__WHAT THE TASK REQUIRES__
The copy you return should hold only the lines from the top of the data below through the line with "Дмитрий Ананьев станет", each duplicated exactly and with no pictures.

__EXTRACTED DATA__
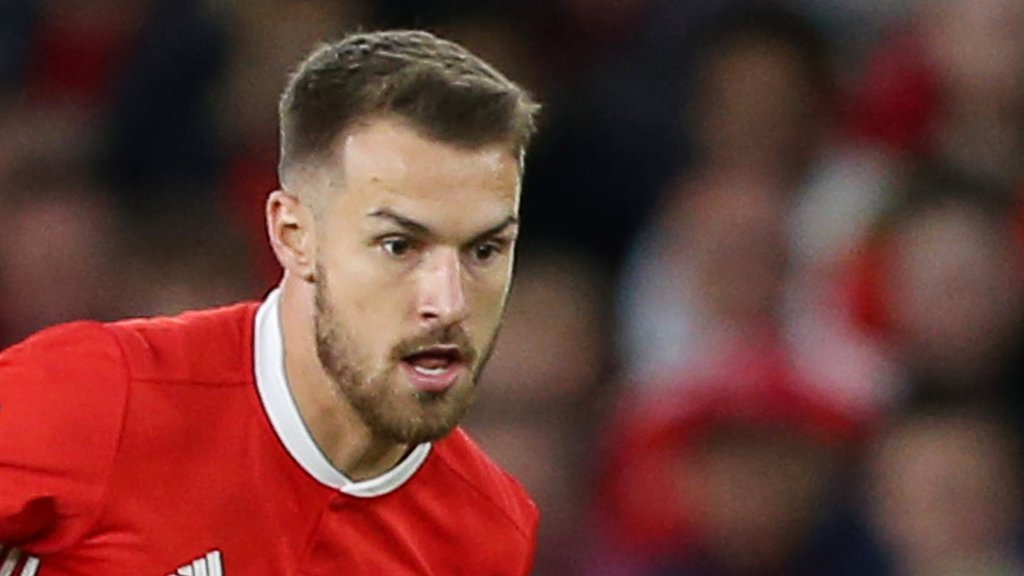 Ramsey out for Wales against Republic of Ireland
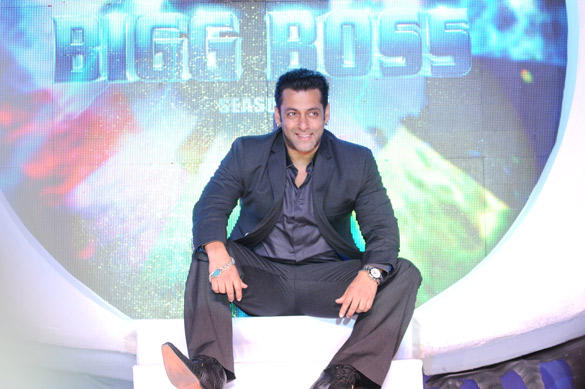 Bollywood Actor Salman Khan at Launch of This Year Bigg Boss-6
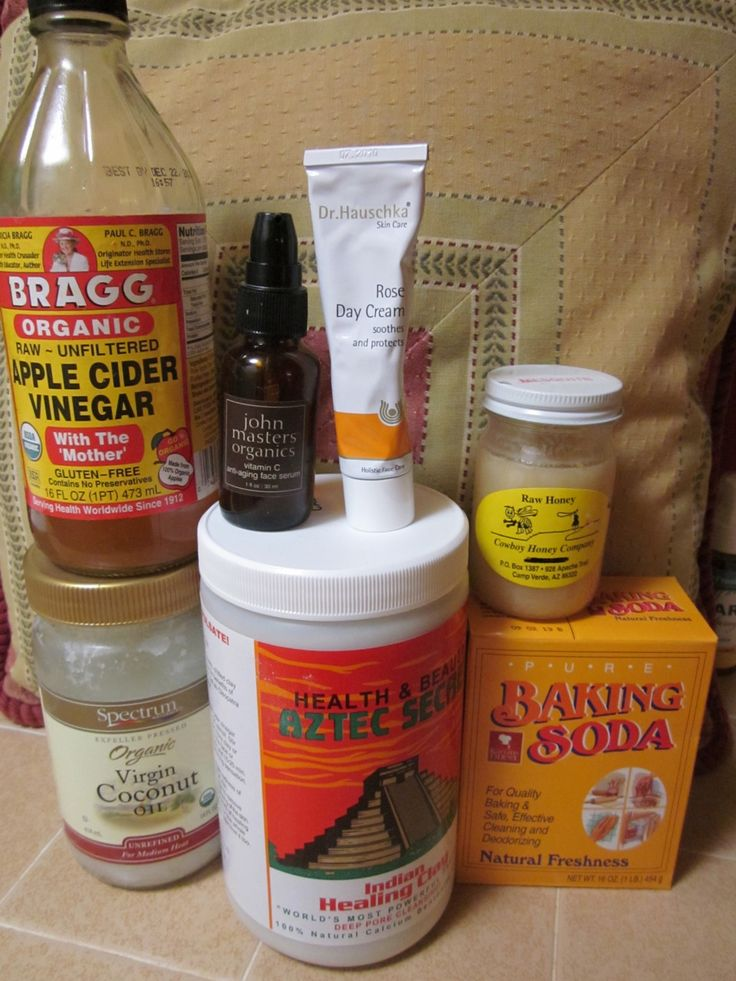 Face care with simple ingredients by Summer Sanders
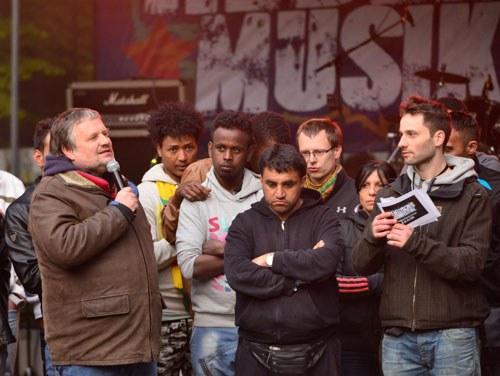 Rebellisches Musikfestival mit vielen Besuchern und gelebter Solidarität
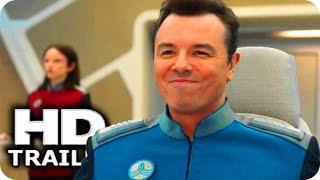 THE ORVILLE Official Trailer (2017) Star Trek Spoof, Seth MacFarlane Comedy Drama Series HD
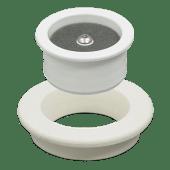 Dometic Vacuflush tanksaver toalett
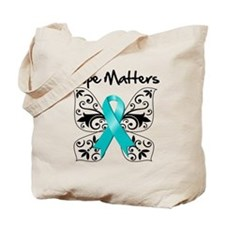 Hope Matters Ovarian Cancer Tote Bag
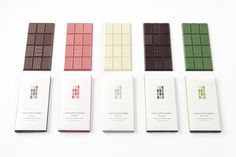 """nendo's New """"Chocolatetexture"""" Bars Come in a Variety of Delicious Flavors"""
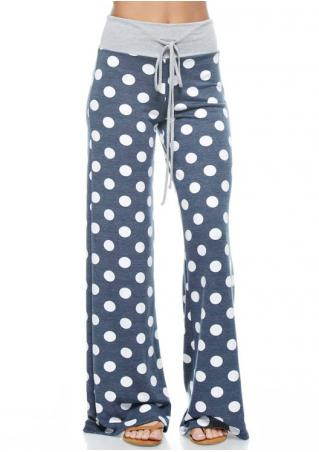 Polka Dot Drawstring Flare Pants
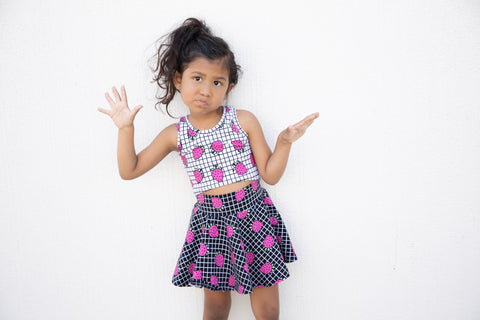 Girls Strawberry Skirt - BLACK GRID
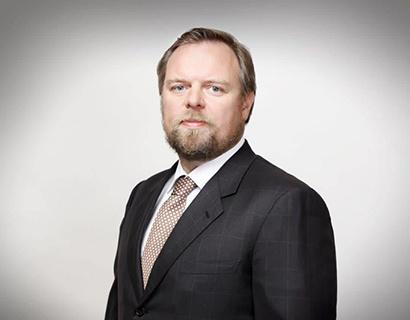 Дмитрий Ананьев станет председателем правления Промсвязьбанка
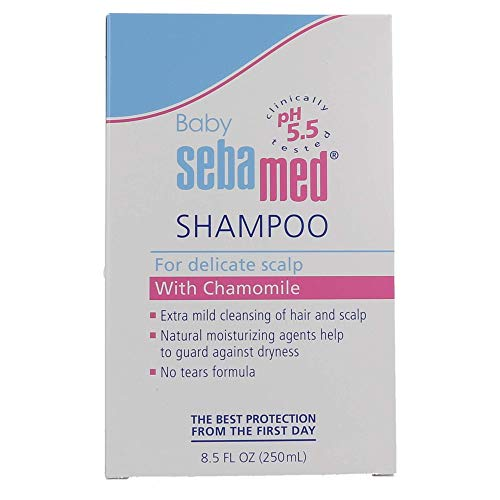 Sebamed Childrens Shampoo, 150 ml
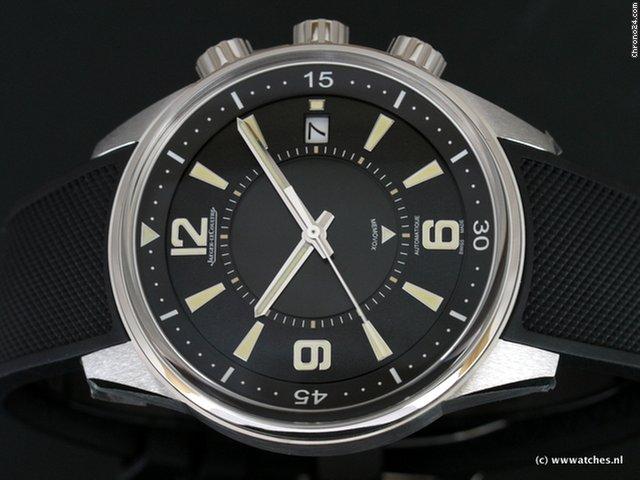 Jaeger - Jaeger-LeCoultre Polaris Date cadran bleu fumé 11239959gross_v1558337386714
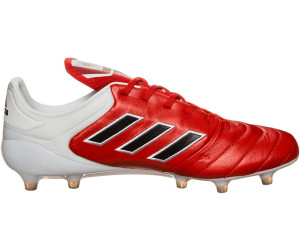on sale b746e ae9c7 ... red core black footwear white. Adidas Copa 17.1 FG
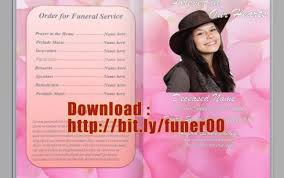 free funeral templates for word free funeral program template
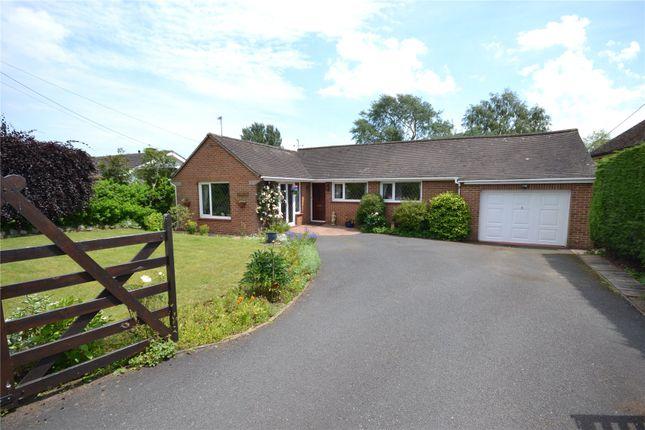 Thumbnail Detached bungalow for sale in Topsham, Exeter, Devon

__EXPECTED ANSWER__
 Ramsey out for Wales against Republic of Ireland
 Bollywood Actor Salman Khan at Launch of This Year Bigg Boss-6
 Face care with simple ingredients by Summer Sanders
 Rebellisches Musikfestival mit vielen Besuchern und gelebter Solidarität
 THE ORVILLE Official Trailer (2017) Star Trek Spoof, Seth MacFarlane Comedy Drama Series HD
 Dometic Vacuflush tanksaver toalett
 Hope Matters Ovarian Cancer Tote Bag
 """nendo's New """"Chocolatetexture"""" Bars Come in a Variety of Delicious Flavors"""
 Polka Dot Drawstring Flare Pants
 Girls Strawberry Skirt - BLACK GRID
 Дмитрий Ананьев станет председателем правления Промсвязьбанка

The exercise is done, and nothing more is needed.